Allison Butts, PharmD, BCOP: As you pointed out here, the APHINITY trial is an important trial for a number of reasons. We’ve been using pertuzumab in other spaces for quite some time, but it’s the first time that we’re looking at it more in the adjuvant space. There are a couple of things to point out about the study itself before we get into the results. As a reminder to everybody watching, we’re talking about a study that looked at a year of pertuzumab therapy adjuvantly, so there was no neoadjuvant therapy—purely 1 year of therapy adjuvantly with their trastuzumab therapy.

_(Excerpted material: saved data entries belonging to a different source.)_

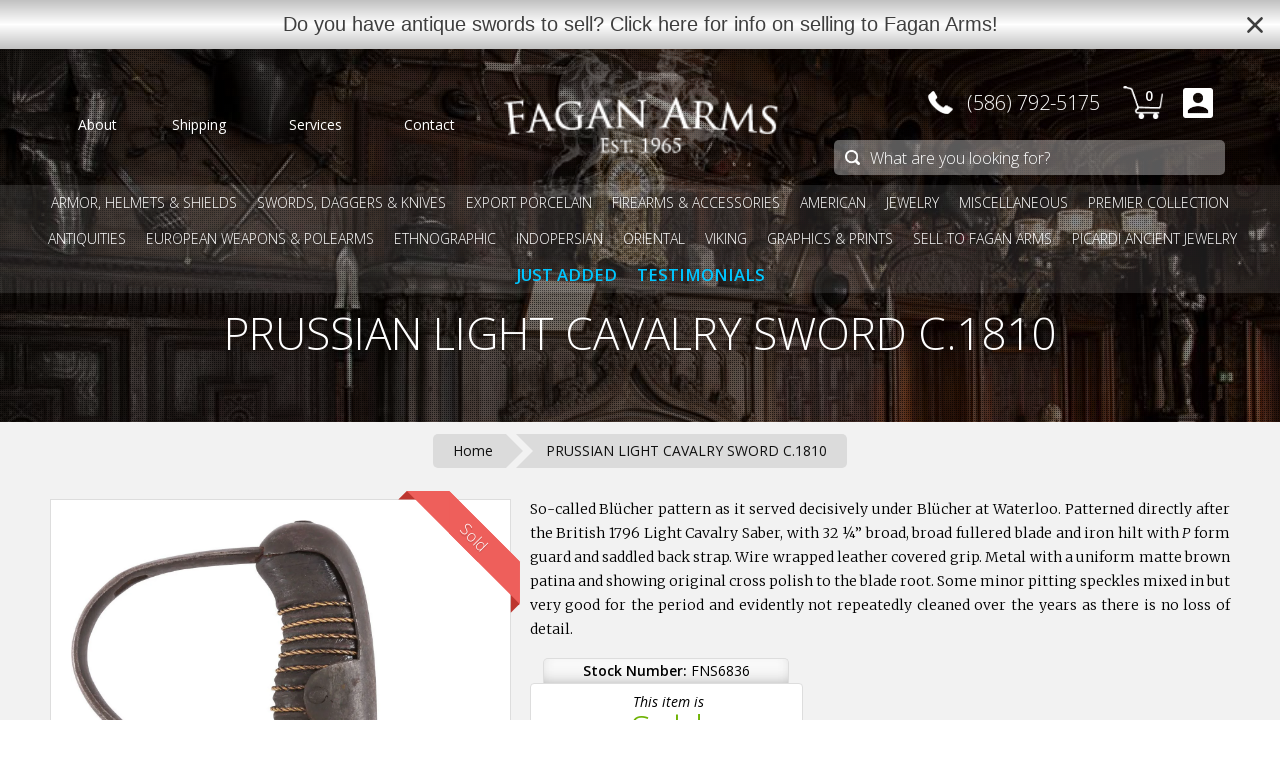

--- FILE ---
content_type: text/html; charset=utf-8
request_url: https://www.google.com/recaptcha/api2/aframe
body_size: 140
content:
<!DOCTYPE HTML><html><head><meta http-equiv="content-type" content="text/html; charset=UTF-8"></head><body><script nonce="ajkhJCCTNMOCmah5o0KxXw">/** Anti-fraud and anti-abuse applications only. See google.com/recaptcha */ try{var clients={'sodar':'https://pagead2.googlesyndication.com/pagead/sodar?'};window.addEventListener("message",function(a){try{if(a.source===window.parent){var b=JSON.parse(a.data);var c=clients[b['id']];if(c){var d=document.createElement('img');d.src=c+b['params']+'&rc='+(localStorage.getItem("rc::a")?sessionStorage.getItem("rc::b"):"");window.document.body.appendChild(d);sessionStorage.setItem("rc::e",parseInt(sessionStorage.getItem("rc::e")||0)+1);localStorage.setItem("rc::h",'1769180025935');}}}catch(b){}});window.parent.postMessage("_grecaptcha_ready", "*");}catch(b){}</script></body></html>

--- FILE ---
content_type: text/javascript; charset=utf-8
request_url: https://www.faganarms.com/en-ca/cart/update.js
body_size: 229
content:
{"token":"hWN7wXaBnnkWQwav6eIYT08P?key=ac7ceff6654f87cce6a920a973b22ce4","note":"","attributes":{},"original_total_price":0,"total_price":0,"total_discount":0,"total_weight":0.0,"item_count":0,"items":[],"requires_shipping":false,"currency":"USD","items_subtotal_price":0,"cart_level_discount_applications":[],"discount_codes":[],"items_changelog":{"added":[]}}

The authors presented their 3-year results, and they found an improvement in invasive disease-free survival but only about 1%. No less, this was enough for the FDA to expand its indication to include the adjuvant patients who weren’t previously included in the indication. More recently, in December, the authors presented their longer-term follow-up of about 6 years’ time. Again, the invasive disease-free survival benefit is modest. However, it was increased to more like 3% at that point, so we did see those curves separate a little more with time. There was no overall survival difference though, so that’s important to keep in mind too when we’re justifying potentially adding this therapy: We need to think about what outcomes we are affecting in exchange for adding another therapy, its cost, its toxicities, etc.

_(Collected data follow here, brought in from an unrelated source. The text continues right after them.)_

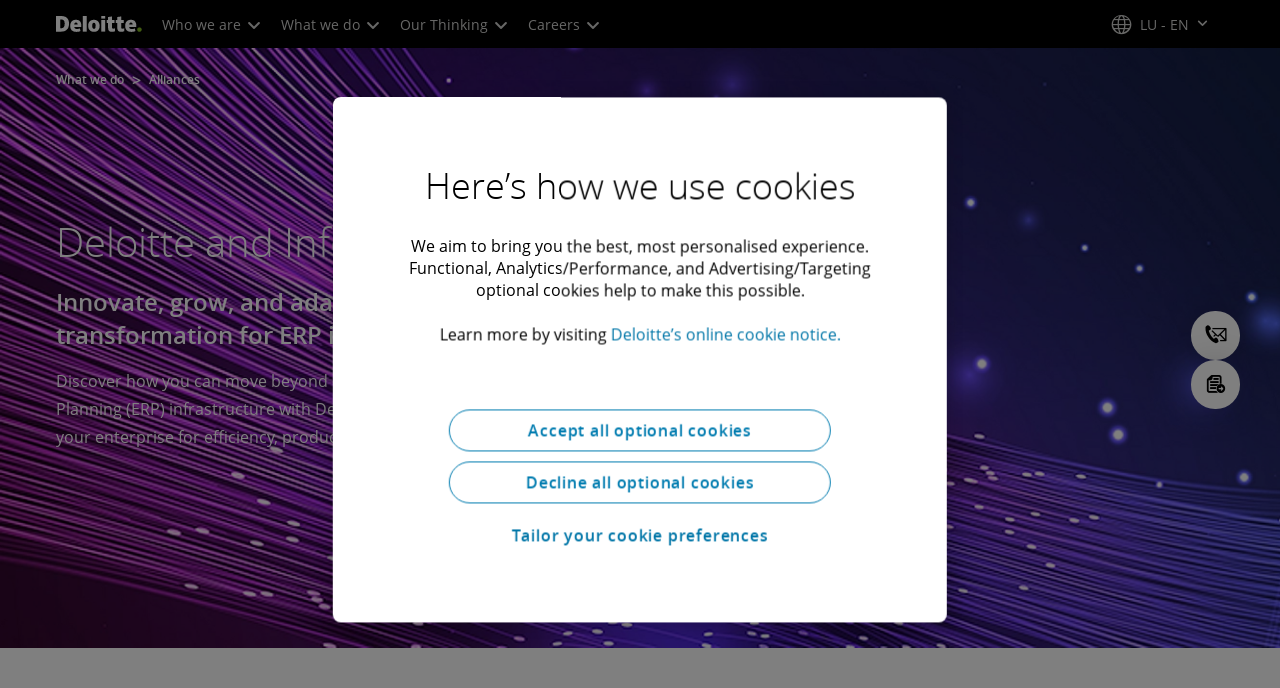

--- FILE ---
content_type: text/javascript
request_url: https://media.deloitte.com/is/image/deloitte/lu-cloud-confidence?fmt=webp&fit=stretch,1&req=props,json&scl=1&id=865583933&handler=s7RIJSONResponse
body_size: 3
content:
/*jsonp*/s7RIJSONResponse({"image.bgc":"0xffffffff","image.height":"533","image.iccEmbed":"0","image.iccProfile":"sRGB IEC61966-2.1","image.length":"0","image.mask":"0","image.pathEmbed":"0","image.pixTyp":"RGB","image.printRes":"72","image.quality":"80,1","image.type":"image/webp","image.version":"WS-q61","image.width":"800","image.xmpEmbed":"0","metadata.version":"0g1010"},"865583933");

The other key point that is necessary with this particular trial and looking at the outcomes is that the benefit was mainly reserved in those patients who are node positive. If you’re looking at a patient and you’re considering adding this therapy, if the patient doesn’t have positive lymph nodes, you’d be hard pressed to consider adding it.

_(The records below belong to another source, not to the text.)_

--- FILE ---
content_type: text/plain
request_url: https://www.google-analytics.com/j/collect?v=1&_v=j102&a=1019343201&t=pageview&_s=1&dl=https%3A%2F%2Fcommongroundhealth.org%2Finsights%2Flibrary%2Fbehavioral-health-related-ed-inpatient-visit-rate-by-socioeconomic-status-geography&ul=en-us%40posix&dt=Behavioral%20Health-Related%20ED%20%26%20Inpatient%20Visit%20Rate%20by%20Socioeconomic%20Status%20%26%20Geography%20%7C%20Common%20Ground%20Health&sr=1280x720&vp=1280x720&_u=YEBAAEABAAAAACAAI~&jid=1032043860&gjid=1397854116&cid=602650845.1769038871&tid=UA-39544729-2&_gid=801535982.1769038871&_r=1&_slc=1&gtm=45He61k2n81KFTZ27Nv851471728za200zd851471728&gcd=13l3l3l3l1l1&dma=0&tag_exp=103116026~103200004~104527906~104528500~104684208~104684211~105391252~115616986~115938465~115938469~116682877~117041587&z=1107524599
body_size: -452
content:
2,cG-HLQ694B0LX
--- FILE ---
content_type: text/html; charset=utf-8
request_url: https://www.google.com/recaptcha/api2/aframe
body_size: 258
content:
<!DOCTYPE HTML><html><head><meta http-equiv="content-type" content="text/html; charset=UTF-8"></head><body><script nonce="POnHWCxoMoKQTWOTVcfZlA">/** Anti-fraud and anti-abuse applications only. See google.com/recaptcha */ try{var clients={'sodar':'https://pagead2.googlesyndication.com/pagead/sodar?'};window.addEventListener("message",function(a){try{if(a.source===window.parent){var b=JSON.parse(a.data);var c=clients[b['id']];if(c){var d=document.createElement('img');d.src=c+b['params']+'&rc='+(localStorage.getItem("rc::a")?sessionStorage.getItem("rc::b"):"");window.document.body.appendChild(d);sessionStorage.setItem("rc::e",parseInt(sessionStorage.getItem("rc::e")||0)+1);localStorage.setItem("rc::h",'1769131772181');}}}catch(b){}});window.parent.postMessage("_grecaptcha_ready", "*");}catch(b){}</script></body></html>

We need to select our patients more closely than that. With this trial, the last comments I’ll make are related more toward some unanswered questions that are generated from the APHINITY data. How do we reconcile this with current practice standards? For most of us, the recommendation now is to treat patients with stage II to III HER2-positive disease neoadjuvantly, likely giving a pertuzumab-inclusive regimen in the neoadjuvant space. If there’s residual disease, the current practice tells us to switch gears and administer ado-trastuzumab emtansine adjuvantly to complete the patient’s year of therapy. It’s hard to say how to use this information, because we shouldn’t be treating these patients adjuvantly only. They should be getting neoadjuvant therapy, and we should then be tailoring their adjuvant therapy based on their response to begin with.
The other complicated, unanswered question then is this: What do you do with these patients who have surprise pathology at the end? This may be a patient who’s clinically stage I. We don’t think they have positive lymph nodes. It seems like a small mass, so we take them to the OR [operating room] first with plans to treat adjuvantly, and perhaps at that time we find out that they’ve got more extensive disease. At that point, do we treat them with a year of pertuzumab? Is that necessary, or is 6 cycles—as they would have gotten neoadjuvantly—just as good?
We need to do more research in this area. We’ve encountered that second scenario, where you end up with a patient with more extensive disease, a few times lately, and we don’t know how many cycles is truly necessary.
Jacob Kettle, PharmD, BCOP: That’s fascinating, and I’m glad you brought that up because you see that elsewhere in oncology too—you have new studies, but by the time they’re published, they don’t have a niche to fit into anymore because of how therapeutics have shifted elsewhere.